Había una vez un centauro, que, como todos los centauros, era mitad hombre y mitad caballo, ¿o quizás mitad caballo y mitad hombre?
Una tarde, mientras paseaba por el prado sintió hambre.
—¿Qué comeré? –pensó— ¿Una hamburguesa o un fardo de alfalfa, un fardo de alfalfa o una hamburguesa?
...Y como no pudo decidirse, se quedó sin comer.
—¿Dónde dormiré? –pensó— ¿En el establo o en un hotel, en un hotel o en el establo?
...Y como no pudo decidirse, se quedó sin dormir.
Claro, sin comer y sin dormir el centauro se enfermó.
—¿A quién llamar? –pensó— ¿A un médico o a un veterinario, a un veterinario o a un médico?

...Enfermo y sin poder decidir a quién llamar, el centauro se murió.
La gente del pueblo se acercó al cadáver y sintió pena.

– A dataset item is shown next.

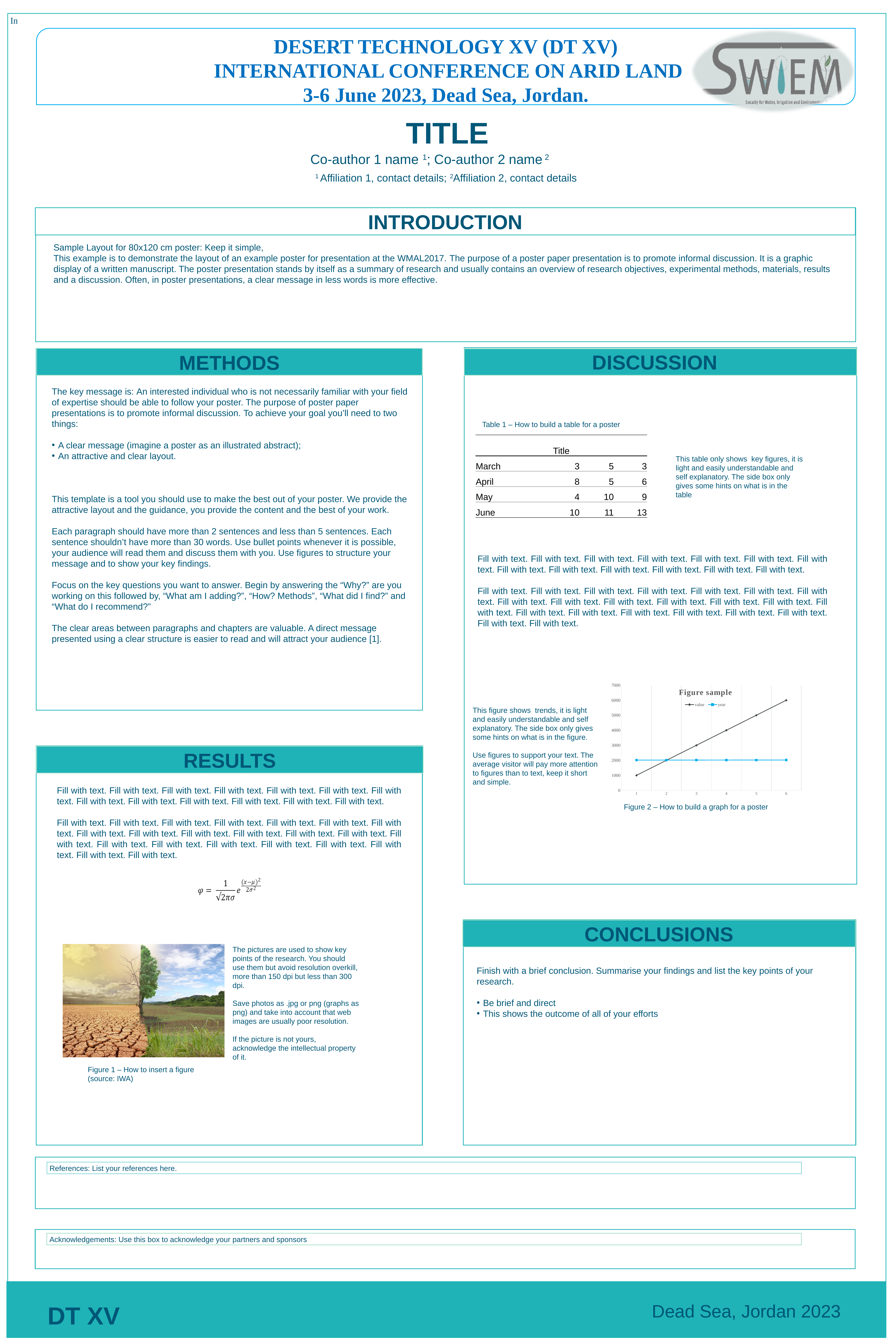
How many x-axis points are plotted for each series in the "Figure sample" chart? 6 What kind of chart is the "Figure sample" chart? line chart In the "Figure sample" chart, what is the value series at x = 6? 6000 In the "Figure sample" chart, does the year series rise, fall or stay flat across the x axis? stay flat In the "Figure sample" chart, which series is higher at x = 6, value or year? value What are the two series named in the legend of the "Figure sample" chart? value and year In the "Figure sample" chart, is the value series at x = 5 greater or less than 4000? greater In the "Figure sample" chart, does the value series rise or fall as x goes from 1 to 6? rise How many series does the legend of the "Figure sample" chart list? 2 In the "Figure sample" chart, what is the value series at x = 1? 1000 What is the title of the chart in the Discussion section? Figure sample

—Hay que enterrarlo –dijeron— ¿Pero dónde? ¿En el cementerio del pueblo o a campo traviesa, a campo traviesa o en el cementerio del pueblo?
...Y como no pudieron decidirse, llamaron a la autora del libro que, ya que no podía decidir por ellos, revivió al centauro.
Y colorín, colorado, este cuento nunca se supo que haya terminado.